Passage given:
Crowdsourcing in science: Annotating, digitalising, collecting data

At the very latest when the term ‘big data’ entered public consciousness, it should have become clear to everyone that vast amounts of data are part and parcel of modern life. And of course science is not protected against this development. Ever-larger quantities of data must be collected and then analysed. With the aid of... Read more »

At the very latest when the term ‘big data’ entered public consciousness, it should have become clear to everyone that vast amounts of data are part and parcel of modern life. And of course science is not protected against this development. Ever-larger quantities of data must be collected and then analysed. With the aid of crowdsourcing, vast amounts of various types of data can be efficiently generated and indeed processed. The following examples demonstrate the wide variety of ways in which crowdsourcing can also be used for scientific purposes.

Record extracts:
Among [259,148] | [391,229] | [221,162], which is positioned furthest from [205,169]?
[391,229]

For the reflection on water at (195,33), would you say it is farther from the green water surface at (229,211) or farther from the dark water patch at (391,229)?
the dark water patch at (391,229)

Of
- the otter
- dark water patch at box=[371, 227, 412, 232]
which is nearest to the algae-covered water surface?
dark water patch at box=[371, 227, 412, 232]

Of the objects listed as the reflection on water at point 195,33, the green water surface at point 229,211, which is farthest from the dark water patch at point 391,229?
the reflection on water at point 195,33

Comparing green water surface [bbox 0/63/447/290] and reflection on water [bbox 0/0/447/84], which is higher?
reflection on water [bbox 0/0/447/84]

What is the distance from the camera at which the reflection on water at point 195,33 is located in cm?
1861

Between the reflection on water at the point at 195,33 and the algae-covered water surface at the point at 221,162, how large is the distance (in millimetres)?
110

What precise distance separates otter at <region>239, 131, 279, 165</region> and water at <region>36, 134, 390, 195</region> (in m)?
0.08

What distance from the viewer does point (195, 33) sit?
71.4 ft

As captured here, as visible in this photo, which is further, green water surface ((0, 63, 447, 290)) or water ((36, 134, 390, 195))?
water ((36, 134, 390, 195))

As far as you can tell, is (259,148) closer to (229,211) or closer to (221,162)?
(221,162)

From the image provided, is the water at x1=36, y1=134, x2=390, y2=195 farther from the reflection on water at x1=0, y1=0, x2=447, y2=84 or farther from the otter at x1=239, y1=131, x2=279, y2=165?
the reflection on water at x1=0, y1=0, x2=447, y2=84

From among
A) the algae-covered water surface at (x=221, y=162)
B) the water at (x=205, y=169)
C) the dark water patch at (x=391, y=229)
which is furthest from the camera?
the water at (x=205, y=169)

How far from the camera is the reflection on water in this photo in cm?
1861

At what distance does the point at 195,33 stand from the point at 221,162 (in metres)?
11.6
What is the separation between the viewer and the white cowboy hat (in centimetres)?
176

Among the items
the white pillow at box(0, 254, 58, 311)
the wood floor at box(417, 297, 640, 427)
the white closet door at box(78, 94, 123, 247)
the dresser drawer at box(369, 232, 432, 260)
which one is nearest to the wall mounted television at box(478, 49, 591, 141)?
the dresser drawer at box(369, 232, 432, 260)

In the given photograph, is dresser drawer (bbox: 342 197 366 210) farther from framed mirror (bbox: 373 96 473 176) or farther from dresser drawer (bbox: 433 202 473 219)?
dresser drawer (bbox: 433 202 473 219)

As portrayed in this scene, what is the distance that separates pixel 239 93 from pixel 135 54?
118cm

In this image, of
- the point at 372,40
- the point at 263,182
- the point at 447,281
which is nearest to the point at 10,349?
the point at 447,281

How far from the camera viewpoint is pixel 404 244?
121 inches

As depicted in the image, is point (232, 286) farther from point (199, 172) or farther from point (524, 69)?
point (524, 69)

Given task 1:
According to the crowdsourcing passage, what can be efficiently generated and processed with the aid of crowdsourcing?
Given task 2:
Condense the complete paragraph of the crowdsourcing passage that begins "At the very latest when the term" and ends with "for scientific purposes" into a short bulleted list of its main points.
Given task 3:
Carry the crowdsourcing passage forward from its final sentence.
The records have no connection to the crowdsourcing passage.

Exercise answer 1:
Vast amounts of various types of data.

Exercise answer 2:
- Since "big data" entered public awareness, vast amounts of data have clearly been part of modern life.
- Science is affected too: ever-larger quantities of data must be collected and analyzed.
- Crowdsourcing lets vast amounts of various types of data be efficiently generated and processed.
- Examples show the wide variety of ways crowdsourcing can be used for scientific purposes.

Exercise answer 3:
1. Crowdsourcing for science – Measuring light pollution

To anyone who moves from the city to the countryside, or who looks out of the window during a large-scale nocturnal power cut, or who travels to remote areas such as the Sahara, it will soon be clear what is meant by the term light pollution. Whereas far away from human civilisation, the eye is drawn to a spectacular starry canopy, even the brightest stars in the night sky above our cities fade to a grey twilight. This is due to the countless artificial light sources being reflected from particles in the night sky. Being able to measure this light pollution is difficult to accomplish without expensive camera installations and laborious manual analysis. The Loss of the Night app from the Leibniz Institute of Freshwater Ecology and Inland Fisheries provides data from across a number of countries. People can download the app and open it during nocturnal walks or when spending evenings on the balcony. They are presented with visual guides to various stars and asked if they can see them. The result is an extensive, precise and up-to-date map of light pollution in entire countries.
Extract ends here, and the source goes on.